- **Your task**: Reproduce the data word for word, from the first line down to and including the line that contains "8.53 meters".

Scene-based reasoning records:
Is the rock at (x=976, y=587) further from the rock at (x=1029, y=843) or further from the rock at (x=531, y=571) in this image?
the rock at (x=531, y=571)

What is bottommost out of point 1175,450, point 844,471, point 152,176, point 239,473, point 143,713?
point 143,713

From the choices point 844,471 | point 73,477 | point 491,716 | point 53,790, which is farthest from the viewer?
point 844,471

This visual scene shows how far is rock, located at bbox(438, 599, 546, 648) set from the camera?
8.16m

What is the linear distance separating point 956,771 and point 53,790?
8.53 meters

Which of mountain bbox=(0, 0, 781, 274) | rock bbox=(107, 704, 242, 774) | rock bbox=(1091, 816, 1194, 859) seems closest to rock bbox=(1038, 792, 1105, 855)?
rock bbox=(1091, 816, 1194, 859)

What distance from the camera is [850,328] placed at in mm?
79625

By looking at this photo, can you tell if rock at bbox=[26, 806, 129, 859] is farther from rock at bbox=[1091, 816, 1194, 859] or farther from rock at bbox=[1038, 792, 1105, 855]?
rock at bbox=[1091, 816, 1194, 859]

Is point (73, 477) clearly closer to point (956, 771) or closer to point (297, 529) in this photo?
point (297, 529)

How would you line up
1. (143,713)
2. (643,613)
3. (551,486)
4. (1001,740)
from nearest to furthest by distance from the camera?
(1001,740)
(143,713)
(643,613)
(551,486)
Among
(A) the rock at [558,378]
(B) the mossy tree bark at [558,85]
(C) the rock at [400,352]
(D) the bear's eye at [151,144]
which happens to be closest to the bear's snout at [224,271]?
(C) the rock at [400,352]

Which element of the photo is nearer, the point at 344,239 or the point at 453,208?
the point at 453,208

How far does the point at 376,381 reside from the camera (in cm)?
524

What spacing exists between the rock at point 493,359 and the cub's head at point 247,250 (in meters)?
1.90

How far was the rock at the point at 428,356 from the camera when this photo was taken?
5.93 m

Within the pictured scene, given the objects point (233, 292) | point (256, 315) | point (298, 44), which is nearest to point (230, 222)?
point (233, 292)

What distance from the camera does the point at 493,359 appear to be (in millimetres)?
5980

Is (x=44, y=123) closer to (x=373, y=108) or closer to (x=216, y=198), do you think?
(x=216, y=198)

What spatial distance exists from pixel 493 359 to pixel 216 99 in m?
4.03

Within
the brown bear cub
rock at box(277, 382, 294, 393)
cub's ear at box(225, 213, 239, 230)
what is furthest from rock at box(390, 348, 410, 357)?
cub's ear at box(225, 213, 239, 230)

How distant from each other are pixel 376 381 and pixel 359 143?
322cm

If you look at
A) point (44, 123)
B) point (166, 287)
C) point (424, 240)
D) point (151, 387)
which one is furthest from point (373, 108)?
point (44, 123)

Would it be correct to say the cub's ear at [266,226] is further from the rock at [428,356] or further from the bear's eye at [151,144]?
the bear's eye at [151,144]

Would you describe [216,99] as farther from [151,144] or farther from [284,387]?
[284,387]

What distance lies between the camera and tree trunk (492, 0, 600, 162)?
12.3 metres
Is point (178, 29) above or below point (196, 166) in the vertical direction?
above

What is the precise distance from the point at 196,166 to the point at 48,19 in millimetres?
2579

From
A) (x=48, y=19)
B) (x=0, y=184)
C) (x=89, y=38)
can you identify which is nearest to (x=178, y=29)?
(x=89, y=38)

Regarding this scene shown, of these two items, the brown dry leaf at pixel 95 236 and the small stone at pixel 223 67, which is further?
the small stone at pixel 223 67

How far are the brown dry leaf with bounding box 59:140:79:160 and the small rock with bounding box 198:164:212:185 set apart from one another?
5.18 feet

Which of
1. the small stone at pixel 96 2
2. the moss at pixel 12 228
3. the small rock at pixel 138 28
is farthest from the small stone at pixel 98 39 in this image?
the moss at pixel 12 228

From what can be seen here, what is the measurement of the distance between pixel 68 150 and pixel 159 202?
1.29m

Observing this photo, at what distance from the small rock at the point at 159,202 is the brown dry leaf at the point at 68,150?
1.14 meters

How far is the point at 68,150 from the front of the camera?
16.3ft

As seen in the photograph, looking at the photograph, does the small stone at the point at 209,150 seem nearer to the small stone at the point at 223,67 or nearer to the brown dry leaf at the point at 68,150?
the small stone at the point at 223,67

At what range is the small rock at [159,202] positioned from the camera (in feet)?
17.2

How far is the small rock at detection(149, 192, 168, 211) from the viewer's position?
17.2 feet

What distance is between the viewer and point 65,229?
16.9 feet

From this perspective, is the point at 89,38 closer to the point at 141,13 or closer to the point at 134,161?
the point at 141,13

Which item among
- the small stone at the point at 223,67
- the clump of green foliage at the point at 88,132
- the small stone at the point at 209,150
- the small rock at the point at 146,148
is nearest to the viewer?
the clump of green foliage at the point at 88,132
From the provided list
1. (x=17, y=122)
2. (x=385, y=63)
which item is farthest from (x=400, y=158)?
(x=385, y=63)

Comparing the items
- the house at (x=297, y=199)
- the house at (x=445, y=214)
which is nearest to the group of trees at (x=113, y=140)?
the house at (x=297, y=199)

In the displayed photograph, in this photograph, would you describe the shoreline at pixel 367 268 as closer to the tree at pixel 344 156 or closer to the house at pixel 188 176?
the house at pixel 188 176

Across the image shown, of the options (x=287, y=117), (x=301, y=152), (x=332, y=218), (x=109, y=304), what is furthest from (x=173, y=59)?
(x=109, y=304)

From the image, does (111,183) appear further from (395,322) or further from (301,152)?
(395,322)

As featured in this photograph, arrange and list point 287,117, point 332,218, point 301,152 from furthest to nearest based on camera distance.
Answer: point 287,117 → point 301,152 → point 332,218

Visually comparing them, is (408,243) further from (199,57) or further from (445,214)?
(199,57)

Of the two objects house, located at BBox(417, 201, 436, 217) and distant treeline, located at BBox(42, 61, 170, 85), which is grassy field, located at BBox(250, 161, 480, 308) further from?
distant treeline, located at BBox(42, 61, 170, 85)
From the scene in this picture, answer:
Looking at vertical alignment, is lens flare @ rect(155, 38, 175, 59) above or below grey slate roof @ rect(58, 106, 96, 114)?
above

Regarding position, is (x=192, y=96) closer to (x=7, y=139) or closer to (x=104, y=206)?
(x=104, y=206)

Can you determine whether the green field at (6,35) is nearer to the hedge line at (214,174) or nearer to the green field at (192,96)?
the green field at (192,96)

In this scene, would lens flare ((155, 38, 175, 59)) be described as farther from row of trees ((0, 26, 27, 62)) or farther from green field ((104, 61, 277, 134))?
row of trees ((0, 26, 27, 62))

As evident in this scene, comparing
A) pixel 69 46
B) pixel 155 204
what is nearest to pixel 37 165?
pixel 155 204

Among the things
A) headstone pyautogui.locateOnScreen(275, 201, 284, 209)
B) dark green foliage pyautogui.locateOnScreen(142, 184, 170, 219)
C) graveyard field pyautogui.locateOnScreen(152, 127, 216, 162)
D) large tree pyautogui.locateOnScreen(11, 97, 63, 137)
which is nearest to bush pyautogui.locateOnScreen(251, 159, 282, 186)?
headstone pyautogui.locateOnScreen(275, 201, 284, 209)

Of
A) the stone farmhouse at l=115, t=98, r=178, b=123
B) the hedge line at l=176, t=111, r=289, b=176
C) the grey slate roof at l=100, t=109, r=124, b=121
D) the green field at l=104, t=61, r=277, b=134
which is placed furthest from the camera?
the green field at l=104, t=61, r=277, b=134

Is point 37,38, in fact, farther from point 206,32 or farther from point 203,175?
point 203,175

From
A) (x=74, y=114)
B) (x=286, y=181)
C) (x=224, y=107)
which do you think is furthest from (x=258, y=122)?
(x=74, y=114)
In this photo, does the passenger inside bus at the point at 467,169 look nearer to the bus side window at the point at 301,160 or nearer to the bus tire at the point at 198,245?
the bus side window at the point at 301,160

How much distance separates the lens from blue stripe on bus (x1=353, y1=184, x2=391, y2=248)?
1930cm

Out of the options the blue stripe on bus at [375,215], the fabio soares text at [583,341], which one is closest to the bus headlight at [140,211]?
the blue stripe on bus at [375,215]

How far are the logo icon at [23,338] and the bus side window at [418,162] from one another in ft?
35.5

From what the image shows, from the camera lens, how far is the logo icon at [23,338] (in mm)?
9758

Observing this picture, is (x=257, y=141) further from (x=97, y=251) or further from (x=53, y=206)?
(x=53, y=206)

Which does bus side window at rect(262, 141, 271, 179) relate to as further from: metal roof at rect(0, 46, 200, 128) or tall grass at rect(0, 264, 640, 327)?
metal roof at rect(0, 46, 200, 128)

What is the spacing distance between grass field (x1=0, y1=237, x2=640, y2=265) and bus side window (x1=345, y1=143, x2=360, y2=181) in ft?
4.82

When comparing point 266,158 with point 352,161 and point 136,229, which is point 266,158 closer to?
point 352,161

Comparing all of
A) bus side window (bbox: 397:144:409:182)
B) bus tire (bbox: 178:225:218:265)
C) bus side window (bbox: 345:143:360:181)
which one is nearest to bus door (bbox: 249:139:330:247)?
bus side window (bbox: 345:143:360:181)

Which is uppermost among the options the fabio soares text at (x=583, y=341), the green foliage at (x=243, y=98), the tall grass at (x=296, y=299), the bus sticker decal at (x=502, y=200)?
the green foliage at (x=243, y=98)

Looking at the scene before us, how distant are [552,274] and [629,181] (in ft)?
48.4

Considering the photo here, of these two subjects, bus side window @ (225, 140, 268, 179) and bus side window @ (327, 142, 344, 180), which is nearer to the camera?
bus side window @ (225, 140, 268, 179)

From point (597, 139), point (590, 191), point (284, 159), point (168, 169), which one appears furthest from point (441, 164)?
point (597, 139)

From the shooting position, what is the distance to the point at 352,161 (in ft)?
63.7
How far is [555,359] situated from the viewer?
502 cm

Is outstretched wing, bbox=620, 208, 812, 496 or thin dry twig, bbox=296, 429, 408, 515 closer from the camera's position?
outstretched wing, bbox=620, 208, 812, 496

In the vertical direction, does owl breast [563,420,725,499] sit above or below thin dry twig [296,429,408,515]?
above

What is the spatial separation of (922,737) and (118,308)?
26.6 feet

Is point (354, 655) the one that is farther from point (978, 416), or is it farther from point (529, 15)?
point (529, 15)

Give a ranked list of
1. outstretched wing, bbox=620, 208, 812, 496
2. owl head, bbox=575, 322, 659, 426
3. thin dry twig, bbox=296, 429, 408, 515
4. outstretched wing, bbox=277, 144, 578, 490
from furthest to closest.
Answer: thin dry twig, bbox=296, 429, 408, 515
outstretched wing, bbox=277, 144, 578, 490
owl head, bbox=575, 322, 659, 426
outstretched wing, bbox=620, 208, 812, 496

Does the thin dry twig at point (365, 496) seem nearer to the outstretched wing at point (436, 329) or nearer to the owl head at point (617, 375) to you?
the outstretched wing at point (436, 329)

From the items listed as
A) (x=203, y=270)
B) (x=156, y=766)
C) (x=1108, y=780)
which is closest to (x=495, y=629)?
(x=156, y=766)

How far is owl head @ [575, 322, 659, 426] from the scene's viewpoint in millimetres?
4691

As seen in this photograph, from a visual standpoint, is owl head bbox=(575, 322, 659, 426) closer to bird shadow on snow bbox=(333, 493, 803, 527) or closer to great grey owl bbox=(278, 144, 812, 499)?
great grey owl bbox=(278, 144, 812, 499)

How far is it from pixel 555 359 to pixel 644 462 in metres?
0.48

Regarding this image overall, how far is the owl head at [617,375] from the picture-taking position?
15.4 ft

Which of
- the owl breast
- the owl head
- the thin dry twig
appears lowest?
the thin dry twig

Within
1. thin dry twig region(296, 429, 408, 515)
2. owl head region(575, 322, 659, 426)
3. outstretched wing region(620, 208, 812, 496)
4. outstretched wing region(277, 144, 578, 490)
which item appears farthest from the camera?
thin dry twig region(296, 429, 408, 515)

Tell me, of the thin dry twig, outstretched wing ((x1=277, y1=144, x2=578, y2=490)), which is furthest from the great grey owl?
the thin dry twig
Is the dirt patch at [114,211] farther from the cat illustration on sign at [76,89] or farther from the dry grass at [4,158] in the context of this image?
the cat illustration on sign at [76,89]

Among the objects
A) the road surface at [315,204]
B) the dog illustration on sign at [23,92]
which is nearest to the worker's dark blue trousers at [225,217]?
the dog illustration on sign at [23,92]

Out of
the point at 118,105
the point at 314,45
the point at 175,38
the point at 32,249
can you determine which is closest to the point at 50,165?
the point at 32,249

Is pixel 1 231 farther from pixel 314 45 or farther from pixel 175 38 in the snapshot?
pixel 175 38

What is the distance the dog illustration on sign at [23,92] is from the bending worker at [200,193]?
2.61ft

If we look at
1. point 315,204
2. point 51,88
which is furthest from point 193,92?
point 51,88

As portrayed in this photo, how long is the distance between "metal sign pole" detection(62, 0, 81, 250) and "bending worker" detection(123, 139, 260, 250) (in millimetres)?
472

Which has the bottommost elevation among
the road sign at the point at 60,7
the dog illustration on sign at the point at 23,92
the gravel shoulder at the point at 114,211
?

- **Worked answer**:
Is the rock at (x=976, y=587) further from the rock at (x=1029, y=843) or further from the rock at (x=531, y=571) in this image?
the rock at (x=531, y=571)

What is bottommost out of point 1175,450, point 844,471, point 152,176, point 239,473, point 143,713?
point 143,713

From the choices point 844,471 | point 73,477 | point 491,716 | point 53,790, which is farthest from the viewer?
point 844,471

This visual scene shows how far is rock, located at bbox(438, 599, 546, 648) set from the camera?
8.16m

What is the linear distance separating point 956,771 and point 53,790?
8.53 meters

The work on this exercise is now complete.